È ormai sulla bocca di ognuno eppure non tutti sanno bene cos’e esattamente lo smart working e quali sono i rischi informatici ad esso correlato.

Non significa operare da remoto, ridurre gli spostamenti, lavorare in pigiama o addirittura in mutande davanti ad un centrifugato.
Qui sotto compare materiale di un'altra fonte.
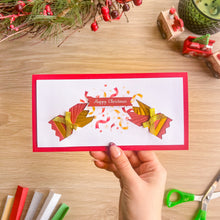 Load image into Gallery viewer, A hand holds a handmade iris fold Christmas card with a red border, featuring two red and gold cracker halves and a banner that reads 'Happy Christmas'. The card is photographed on a light wood desk with holiday decorations in the background.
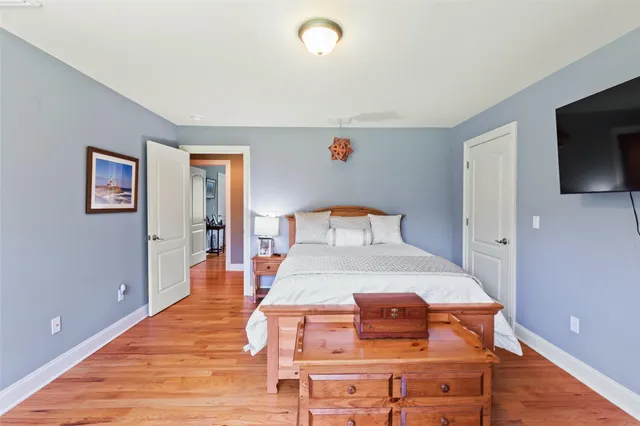 a bedroom with bed and tv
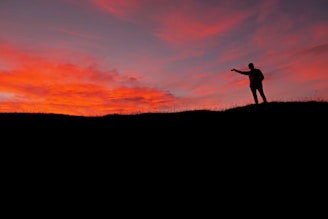 A sunset silhouette of a person standing tall on a hill, symbolizing gratitude and perseverance.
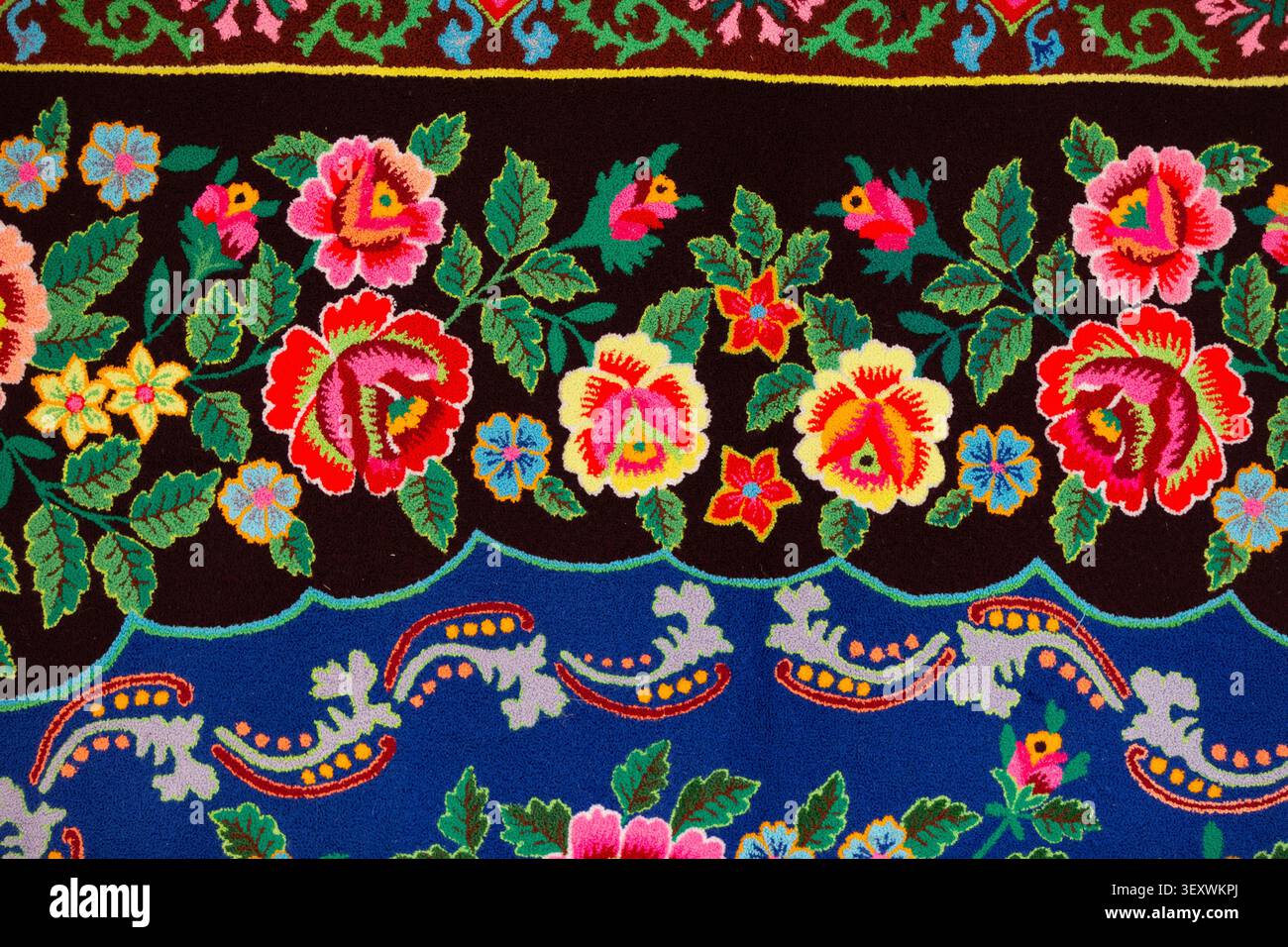Tessuti colorati con intricati motivi floreali in stile slavo su sfondo scuro. Foto Stock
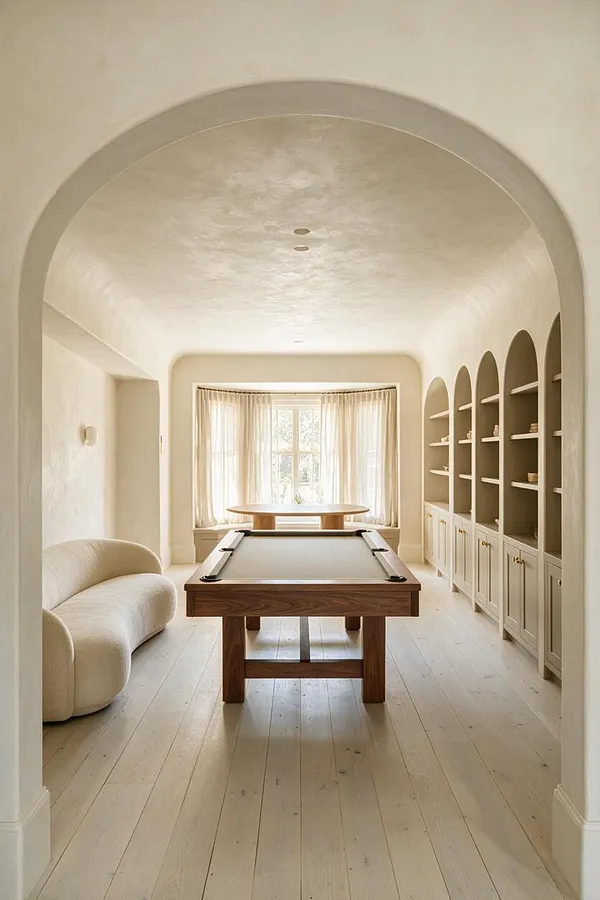 A serene game room with a central wooden pool table, a curved upholstered sofa on the left, and built-in arched shelving with cabinets on the right. Soft cream walls, pale wood flooring, sheer curtains, and a rounded archway create a warm Organic Modern atmosphere.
Per un’azienda l’adozione dello smartworking è un percorso di trasformazione profonda dell’organizzazione aziendale, una vera e propria rivoluzione che coinvolge persone, spazi, cultura manageriale e strumenti da utilizzare a fronte di una maggiore responsabilizzazione sui risultati.

Purtroppo, c’è voluta un’emergenza come quella scatenata sulle imprese dal coronavirus per riportare sul tavolo delle aziende un tema sempre più centrale nell’organizzazione del lavoro del futuro, nella speranza che la modalità di smartworking – di fronte a questa crisi pandemica – risolvesse la potenziale paralisi che il tradizionale modo di operare e organizzare provoca sulle imprese.

Molte aziende, colte impreparate, stanno improvvisando soluzioni di smart working accelerando l’adozione del digitale senza prestare attenzione all’utilizzo, sregolato, di e-mail, salvataggi di file su cartelle cloud varie e uso di PC privati senza nemmeno l’antivirus.

Questa emergenza/tendenza ha infatti amplificato a livello mondiale l’accesso dall’esterno ai dati proprietari, spingendo i lavoratori all’utilizzo di rete domestiche nell’ambito dell’attività lavorativa e moltiplicando di conseguenza il rischio di una possibile violazione della privacy e di perdita di dati sensibili.

E spesso, chi lavora da casa ignora le norme aziendali applicate quotidianamente, a cominciare dalle regole minime di igiene cibernetica:

  • l’aggiornamento del sistema operativo
  • l’uso di antivirus
  • password robuste e complesse che vanno cambiate anche sui router
  • PC protetti da password e custoditi, quando inutilizzati, fuori dalla portata dei bambini
  • l’utilizzo di connessioni sicure tramite VPN (Virtual Private Network)
  • senza dimenticare il backup dei dati, altrimenti anche la migliore connessione cifrata, un firewall o una VPN in grado di segmentare il traffico casalingo da quello aziendale, potrebbero non bastare.

Per fare smart working, in maniera sicura, bisogna dotare i dipendenti di strumenti adeguati. L’accesso remoto va fatto con dispositivi e strumenti aziendali ad hoc perché diventano il punto di interconnessione con l’azienda.

Per esempio, in Palo Alto, tutto quello che passa attraverso la nostra soluzione di Enterprise Content Management Docuware rispetta le normative per la tenuta dei libri di commercio, è ISO 9001 e 27000 compliant e rispetta la normativa sulla protezione dei dati LPD/GDPR.

Così come le nostre stampanti ecologiche HP, dotate di un sistema di auto protezione da eventuali attacchi esterni che verifica sempre l’integrità del codice di avviamento della macchina; i dati contenuti nelle copie e scansioni, sono salvati su memoria criptata e resi inaccessibili se non a persone autorizzate. Nel caso in cui si decidesse di eliminare i file dalla memoria della stampante, questo viene fatto in modo sicuro con almeno 1 sovrascrittura dei dati.

Lo smart working sarà sempre più praticato negli anni a seguire, perciò è questo il momento opportuno per convertire questa crisi, che non lascia scampo a nessuna impresa, in un’opportunità per essere preparati ad un futuro sempre più digital, interconnesso ed evoluto investendo in soluzioni di rinnovamento per la tua azienda.